5) In light of this mixed progress fighting the virus, it's hard to see the U.S. reopening quickly, leading to a V-shaped economic recovery.
This is reflected in the latest forecast from the Congressional Budget Office: U.S. Economy Faces Long Recovery From Coronavirus Effects, Experts Say. Excerpt:
The U.S. economy could take the better part of a decade to fully recover from the coronavirus pandemic and related shutdowns, a U.S. budget agency said, as a series of surveys pointed to continuing weakness in global manufacturing.
The Congressional Budget Office, a nonpartisan legislative agency, said the sharp contraction triggered by the coronavirus caused it to mark down its 2020-30 forecast for U.S. economic output by a cumulative $7.9 trillion, or 3% of gross domestic product, relative to its January projections. GDP isn't expected to catch up to the previously forecast level until the fourth quarter of 2029, the CBO added.
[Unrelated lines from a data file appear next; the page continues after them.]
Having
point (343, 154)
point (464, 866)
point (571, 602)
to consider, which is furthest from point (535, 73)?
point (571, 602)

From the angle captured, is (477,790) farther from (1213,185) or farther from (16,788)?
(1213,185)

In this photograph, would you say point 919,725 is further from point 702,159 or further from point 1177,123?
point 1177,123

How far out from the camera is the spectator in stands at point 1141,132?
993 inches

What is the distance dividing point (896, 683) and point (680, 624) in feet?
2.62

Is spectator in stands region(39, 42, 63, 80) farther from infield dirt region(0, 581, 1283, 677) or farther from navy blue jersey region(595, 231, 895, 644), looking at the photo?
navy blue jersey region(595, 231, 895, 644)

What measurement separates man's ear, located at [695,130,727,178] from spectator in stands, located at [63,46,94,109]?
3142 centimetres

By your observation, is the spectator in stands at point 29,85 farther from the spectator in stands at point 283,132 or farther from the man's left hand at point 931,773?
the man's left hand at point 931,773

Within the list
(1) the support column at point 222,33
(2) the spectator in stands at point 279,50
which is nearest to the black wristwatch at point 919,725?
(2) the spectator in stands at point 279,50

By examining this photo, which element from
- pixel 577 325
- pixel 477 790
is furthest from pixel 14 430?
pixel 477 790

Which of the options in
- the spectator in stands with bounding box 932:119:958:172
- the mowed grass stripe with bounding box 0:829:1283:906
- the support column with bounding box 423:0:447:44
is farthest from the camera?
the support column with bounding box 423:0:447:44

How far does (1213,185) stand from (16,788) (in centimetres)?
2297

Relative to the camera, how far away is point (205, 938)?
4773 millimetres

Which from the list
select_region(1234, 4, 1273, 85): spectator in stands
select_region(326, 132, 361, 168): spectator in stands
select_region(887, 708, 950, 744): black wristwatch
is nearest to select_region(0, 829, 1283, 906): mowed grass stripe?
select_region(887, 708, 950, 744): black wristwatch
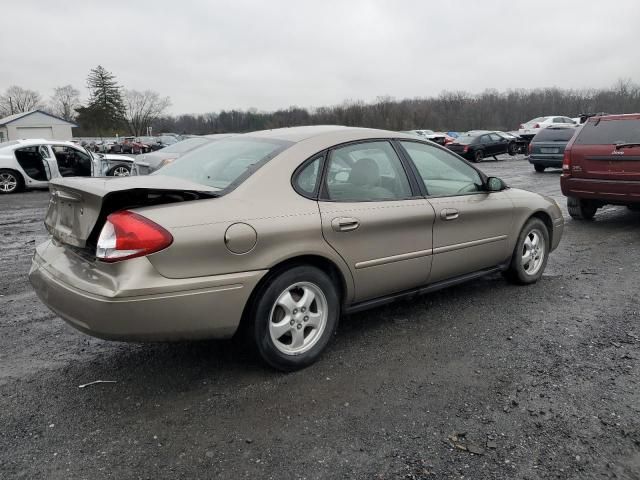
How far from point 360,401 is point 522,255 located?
271 centimetres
The roughly $3.3 trillion in stimulus programs enacted by Congress since March will only "partially mitigate the deterioration in economic conditions," the CBO said.
"After you get the initial bounce of economic activity simply from removing the lockdowns, I think what we'll see is an economy that is running at a level of activity notably below where we were prior to COVID," said Michelle Meyer, chief U.S. economist at BofA Merrill Lynch. "It's going to take a long time to heal. There will be scars as a result of such a painful shock of the economy."
6) This in-depth look at Texas' reopening hints at a slow recovery: Texas Is Showing the World How to Reopen Cautiously. Excerpt:
A month into the reopening of one of America's biggest economic engines, Texas looks a lot like those other Houston watering holes: cautiously coming back from the shutdown. Using a variety of data measuring all kinds of activity – from dining out to how frequently people leave their homes – a picture of the Lone Star State emerges that raises doubts about the pace of the economic recovery. For months, the big question has been how quickly Americans will bounce back. Looking at Texas, the answer is that it's going to be a while.
7) In summary, this opinion piece by Bloomberg's John Authers captures my views right now: Stocks' Extreme Disconnect Demands a Perfect V. Excerpt:
This market isn't quite as utterly crazy as it might look at first. But it is priced for perfection amid conditions of extreme uncertainty, and risks are almost all to the downside. The most likely way for this disconnect to be resolved is by share prices falling again. Let us all hope that it is resolved by a swifter recovery from the lockdown conditions and in the economy, than anyone now thinks possible, ideally coupled with a historic resolution of America's deep problem of racial injustice. The latter alternative looks less likely.
I'm hoping for the best-case scenario in the near term – and, long term, I remain bullish on the U.S. – which is why 65% of my savings are invested in mostly blue-chip U.S. stocks right now. But that also means I'm holding 35% in cash, ready to put to work if markets take another tumble.